__Job__:
Give the lines of the items starting at the line that contains "Which is nearest" and ending at the end of the items as a JSON list of strings, one string per line, with blank lines and pictures left out.

Collected data entries
+---+

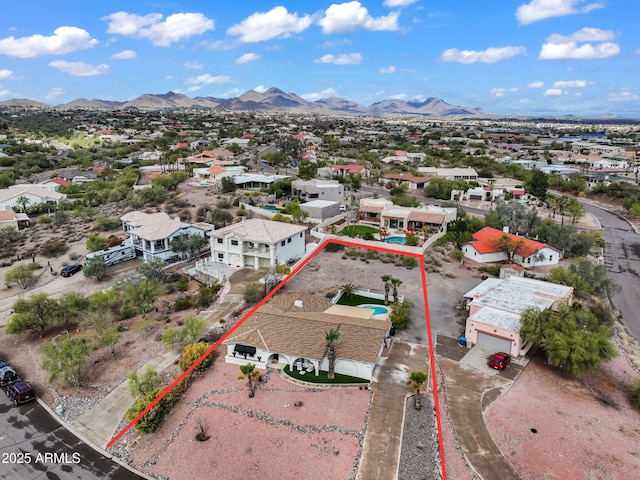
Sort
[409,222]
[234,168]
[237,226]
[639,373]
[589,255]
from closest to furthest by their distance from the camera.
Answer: [639,373] < [237,226] < [589,255] < [409,222] < [234,168]

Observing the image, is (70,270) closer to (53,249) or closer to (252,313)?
(53,249)

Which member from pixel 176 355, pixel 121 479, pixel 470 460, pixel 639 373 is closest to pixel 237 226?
pixel 176 355

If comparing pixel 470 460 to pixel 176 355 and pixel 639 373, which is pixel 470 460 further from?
pixel 176 355

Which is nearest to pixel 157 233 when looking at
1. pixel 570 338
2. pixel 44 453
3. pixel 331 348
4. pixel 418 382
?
pixel 44 453

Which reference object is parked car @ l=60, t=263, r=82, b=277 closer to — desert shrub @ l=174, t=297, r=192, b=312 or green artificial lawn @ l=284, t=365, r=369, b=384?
desert shrub @ l=174, t=297, r=192, b=312

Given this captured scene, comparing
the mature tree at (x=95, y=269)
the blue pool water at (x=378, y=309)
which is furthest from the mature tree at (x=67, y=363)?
the blue pool water at (x=378, y=309)

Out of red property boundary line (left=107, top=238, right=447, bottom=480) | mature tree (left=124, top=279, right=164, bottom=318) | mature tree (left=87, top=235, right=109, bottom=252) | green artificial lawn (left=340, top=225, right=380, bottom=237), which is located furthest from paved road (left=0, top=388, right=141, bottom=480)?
green artificial lawn (left=340, top=225, right=380, bottom=237)
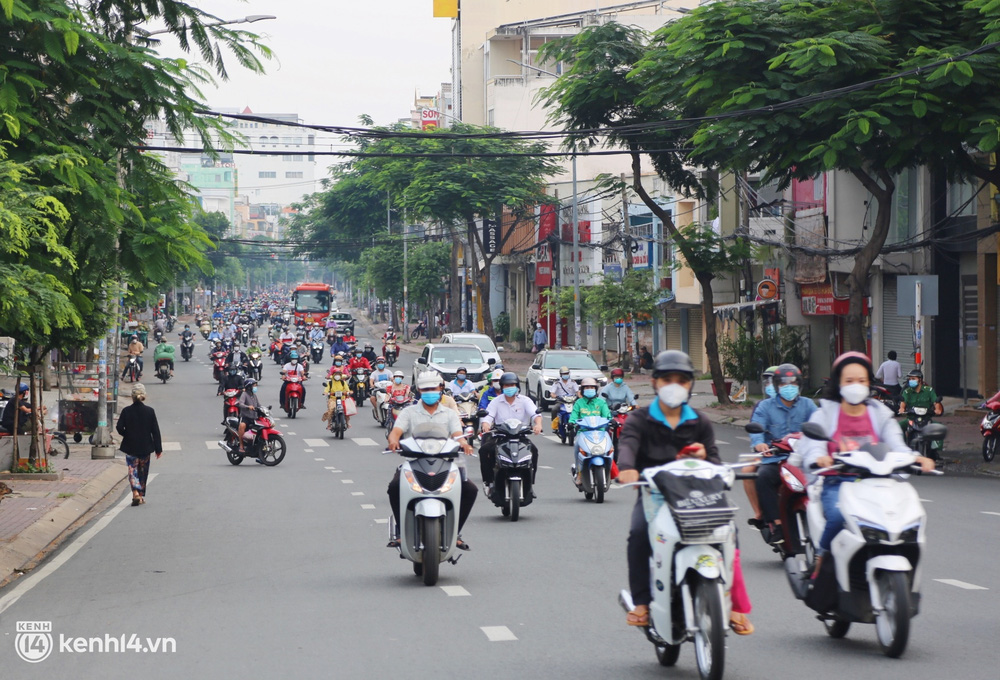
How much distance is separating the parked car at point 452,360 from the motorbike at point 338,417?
682 cm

+---+

__Exercise answer__:
[
  "Which is nearest to pixel 157 233 when looking at",
  "1. pixel 570 338",
  "2. pixel 44 453",
  "3. pixel 331 348",
  "4. pixel 418 382",
  "?",
  "pixel 44 453",
  "Which reference object is parked car @ l=60, t=263, r=82, b=277 closer to — desert shrub @ l=174, t=297, r=192, b=312 or green artificial lawn @ l=284, t=365, r=369, b=384?",
  "desert shrub @ l=174, t=297, r=192, b=312",
  "Given this captured scene, comparing",
  "the mature tree at (x=95, y=269)",
  "the blue pool water at (x=378, y=309)",
  "which is furthest from the mature tree at (x=67, y=363)?",
  "the blue pool water at (x=378, y=309)",
  "Out of red property boundary line (left=107, top=238, right=447, bottom=480) | mature tree (left=124, top=279, right=164, bottom=318) | mature tree (left=87, top=235, right=109, bottom=252) | green artificial lawn (left=340, top=225, right=380, bottom=237), which is located furthest from paved road (left=0, top=388, right=141, bottom=480)?",
  "green artificial lawn (left=340, top=225, right=380, bottom=237)",
  "How much distance is separating the parked car at point 452,360 from the motorbike at point 338,417?",
  "682 cm"
]